The experiment to produce silk-worms was abandoned and Lord Goring built a house on the site of the mulberry orchard. Goring House was destroyed by fire in 1675, replaced by a new house facing St. James’s Park for Lord Arlington later that decade. At the turn of the century it was purchased by the Duke of Buckingham who demolished the building and created the grander Buckingham House slightly closer to Green Park and centred on the Mall. In the 19th century it would be transformed into Buckingham Palace.

St. James’s Park was a private ground for the royal family and invited guests until the reign of Charles II when members of polite society were admitted. During his time in exile Charles observed the elaborate gardens of the French royal family. When he returned to Whitehall Palace he had St. James’s Park redesigned by a French landscaper. Three hundred men worked on the project. A long, straight canal of 2,560 feet in length by 125 feet wide was created along the centre of the park, based on ideas from André le Nôtre, landscape gardener to Louis XIV who also provided designs for Greenwich Park. The canal was lined by an avenue of trees. During some winters it froze over and skating on the ice became popular, a recreation perhaps imported from Holland. The Doge of Venice provided a gift of two gondolas that were kept on the canal. For a time, two gondolieri and their families stayed in London but returned to Venice when Charles failed to pay their wages.

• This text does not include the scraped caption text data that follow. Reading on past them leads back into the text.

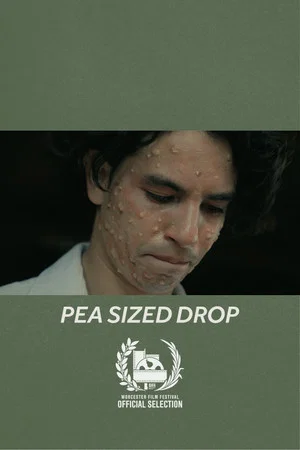 Постер: Pea Sized Drop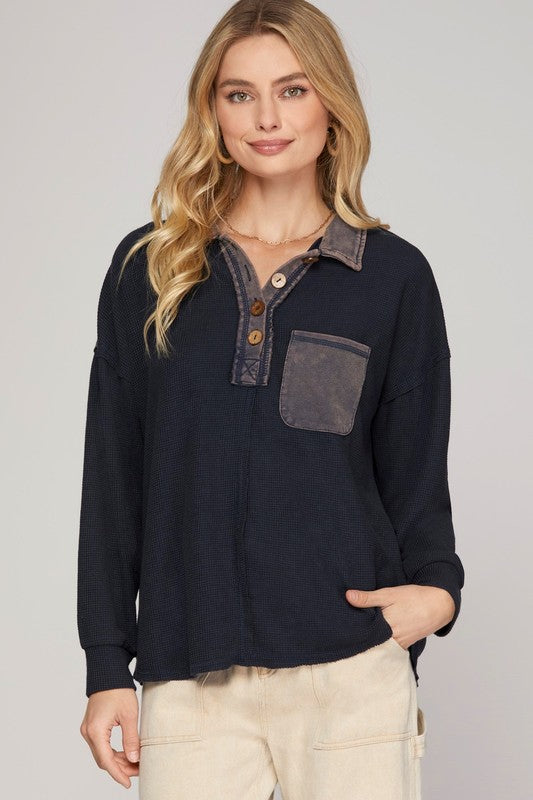 Fall Preview Top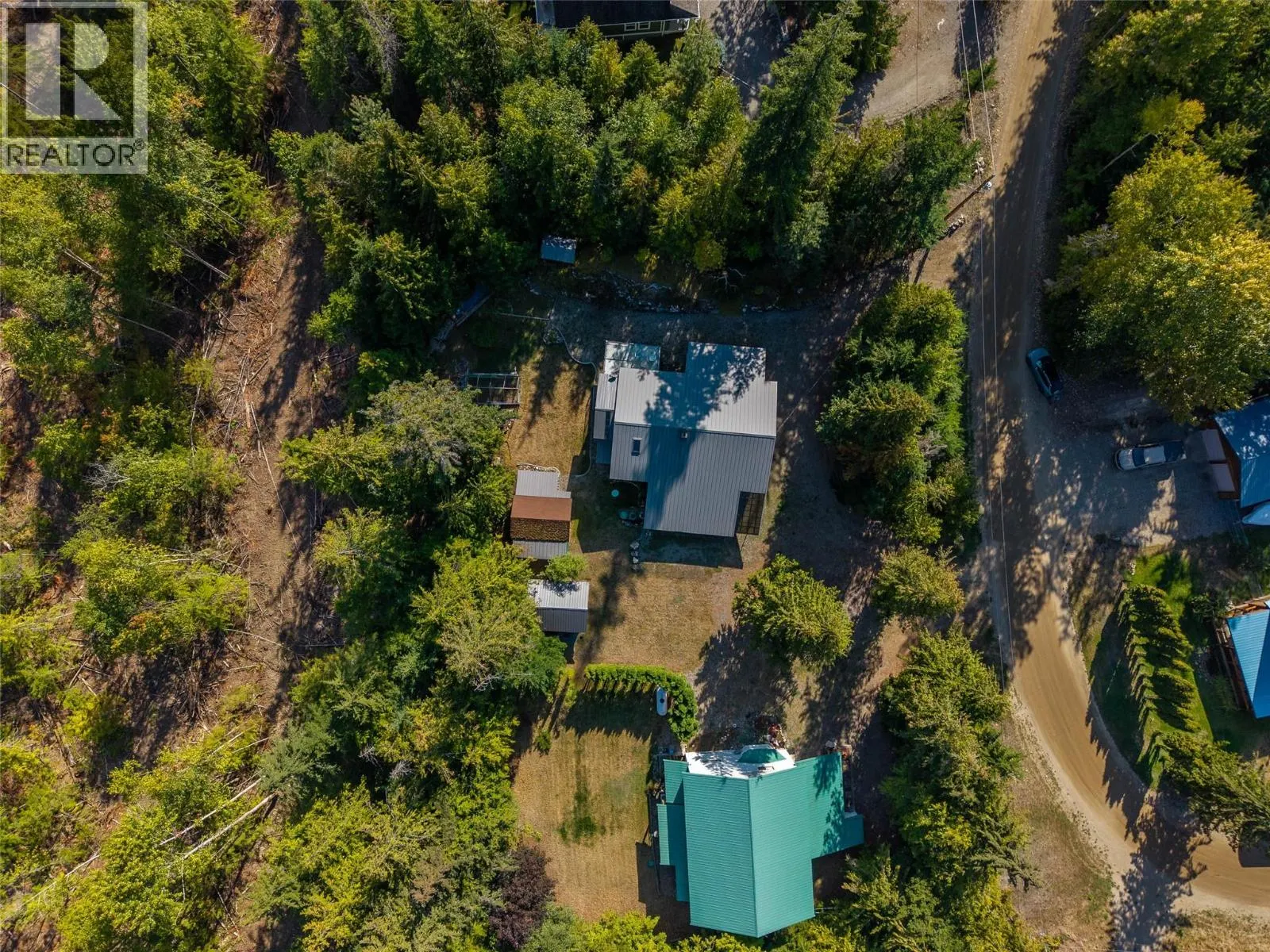 7650 Mountain Drive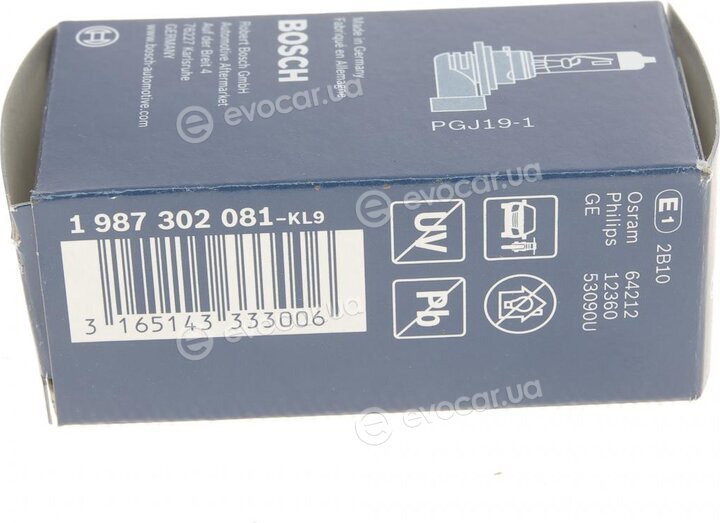 Bosch 1 987 302 081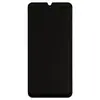 Захисне скло для Samsung A305 Galaxy A30/A50 A505/A507 (2019) 3D, колір чорний, 9H, Privacy мініатюра 1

The wild animals had long gone but Charles had the park re-stocked with exotic birds. At the eastern end of the canal ‘Duck Island’, consisting of several small islands, was formed as a sanctuary for many species of waterfowl. In 1664 the Russian ambassador presented the King with a pair of pelicans and they continue to live in the park today. (They do not breed unless part of large flocks, so new pelicans are regularly introduced).

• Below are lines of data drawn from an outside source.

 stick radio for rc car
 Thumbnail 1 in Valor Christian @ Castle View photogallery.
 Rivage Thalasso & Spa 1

At the northern edge of St. James’s Park was a track, separated from the park by a single row of houses. Fields stretched to the north of the houses in what became the suburb of St. James’s. One of the houses was occupied by Charles’s mistress, Nell Gwynn. The King would stand at the edge of the park and talk with Gwynn in her garden. As John Evelyn noted in his diary, there was “a very familiar discourse between the King and Mrs. Nelly”.